Frequently, I receive emails about sexual assaults, bias-motivated assaults, robberies, stabbings and now a missing person report. The targets are my peers, my friends, my sorority sisters, my classmates and my fellow Charlottesville community members. The University has a special way of making people feel connected to one another, to the school and to its traditions. So why aren’t we taking better care of one another?
In messages and speeches, the University has said the Community of Trust defines our life and learning. Perhaps too much. Currently, students, faculty and administration wait with bated breath for the return of Hannah Elizabeth Graham. We are simultaneously battling the bystander effect to reduce our incidences of sexual assaults. Just last year there was a string of attacks against students based on their sexual orientation. Robberies are reported frequently, and two people were stabbed near the Corner this summer. Yet students still feel empowered to leave their laptops, wallets, purses and other personal belongings strewn around Grounds — and walk home alone at night — citing the Honor Code and the Community of Trust as their protecting force.

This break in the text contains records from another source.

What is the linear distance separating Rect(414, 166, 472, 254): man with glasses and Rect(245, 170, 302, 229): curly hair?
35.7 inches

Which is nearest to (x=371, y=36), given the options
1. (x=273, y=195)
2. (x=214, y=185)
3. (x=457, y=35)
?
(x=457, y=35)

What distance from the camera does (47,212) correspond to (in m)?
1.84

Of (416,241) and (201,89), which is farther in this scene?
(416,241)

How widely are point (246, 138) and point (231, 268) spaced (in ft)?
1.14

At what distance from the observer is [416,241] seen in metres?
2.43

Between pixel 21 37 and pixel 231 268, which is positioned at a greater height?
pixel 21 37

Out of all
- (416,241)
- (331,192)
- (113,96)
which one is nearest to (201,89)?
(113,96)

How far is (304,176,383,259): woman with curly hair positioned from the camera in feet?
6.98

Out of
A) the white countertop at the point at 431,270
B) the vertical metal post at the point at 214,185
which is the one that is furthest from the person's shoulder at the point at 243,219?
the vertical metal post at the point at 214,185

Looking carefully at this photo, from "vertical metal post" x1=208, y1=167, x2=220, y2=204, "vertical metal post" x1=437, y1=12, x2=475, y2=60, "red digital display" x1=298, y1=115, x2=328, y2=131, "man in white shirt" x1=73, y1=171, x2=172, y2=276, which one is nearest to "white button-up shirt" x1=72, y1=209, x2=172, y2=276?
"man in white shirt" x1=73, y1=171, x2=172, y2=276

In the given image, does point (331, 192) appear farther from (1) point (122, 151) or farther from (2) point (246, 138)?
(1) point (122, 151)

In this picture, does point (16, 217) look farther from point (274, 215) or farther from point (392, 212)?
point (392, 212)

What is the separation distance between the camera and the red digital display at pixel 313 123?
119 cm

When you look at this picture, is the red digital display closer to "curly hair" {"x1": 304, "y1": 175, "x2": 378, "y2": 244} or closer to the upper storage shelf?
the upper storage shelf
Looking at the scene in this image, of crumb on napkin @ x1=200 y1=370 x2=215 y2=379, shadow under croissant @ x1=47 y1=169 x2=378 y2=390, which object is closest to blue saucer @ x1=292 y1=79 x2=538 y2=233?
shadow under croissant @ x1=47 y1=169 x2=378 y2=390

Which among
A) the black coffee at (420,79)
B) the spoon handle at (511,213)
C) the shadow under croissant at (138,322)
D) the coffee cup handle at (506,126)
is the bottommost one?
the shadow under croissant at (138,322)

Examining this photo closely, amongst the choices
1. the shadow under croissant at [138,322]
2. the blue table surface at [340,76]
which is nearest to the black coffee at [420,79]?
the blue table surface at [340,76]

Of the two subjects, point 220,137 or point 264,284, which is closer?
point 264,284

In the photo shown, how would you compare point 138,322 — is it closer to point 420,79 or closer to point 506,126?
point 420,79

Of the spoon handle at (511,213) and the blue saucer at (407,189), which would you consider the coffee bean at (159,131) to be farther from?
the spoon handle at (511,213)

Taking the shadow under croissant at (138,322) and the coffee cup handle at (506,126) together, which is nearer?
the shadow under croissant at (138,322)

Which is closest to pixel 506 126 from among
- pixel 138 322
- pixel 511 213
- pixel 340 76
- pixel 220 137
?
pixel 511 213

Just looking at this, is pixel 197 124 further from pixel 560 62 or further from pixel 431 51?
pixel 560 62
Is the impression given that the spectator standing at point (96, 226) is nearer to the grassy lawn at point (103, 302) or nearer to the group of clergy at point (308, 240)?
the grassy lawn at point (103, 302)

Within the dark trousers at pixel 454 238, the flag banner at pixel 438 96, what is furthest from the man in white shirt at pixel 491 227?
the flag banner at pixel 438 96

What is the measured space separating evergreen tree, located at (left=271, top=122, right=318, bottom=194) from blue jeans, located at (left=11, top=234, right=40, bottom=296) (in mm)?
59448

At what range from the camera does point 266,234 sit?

The obsession with the Community of Trust has created a dichotomy we must draw attention to. We invent our safety and security in a place and time that is unsafe.
We do not live in an idyllic world. We live in Charlottesville, a city just like any other city. Charlottesville has crime, and Charlottesville has problems, just like any other city. But we, as students and responsible young adults, have a duty to protect ourselves. The Community of Trust is something we should strive for, but it is also something we have to earn. Protecting ourselves, not just our own person but also our fellow Wahoos, is a step in the right direction.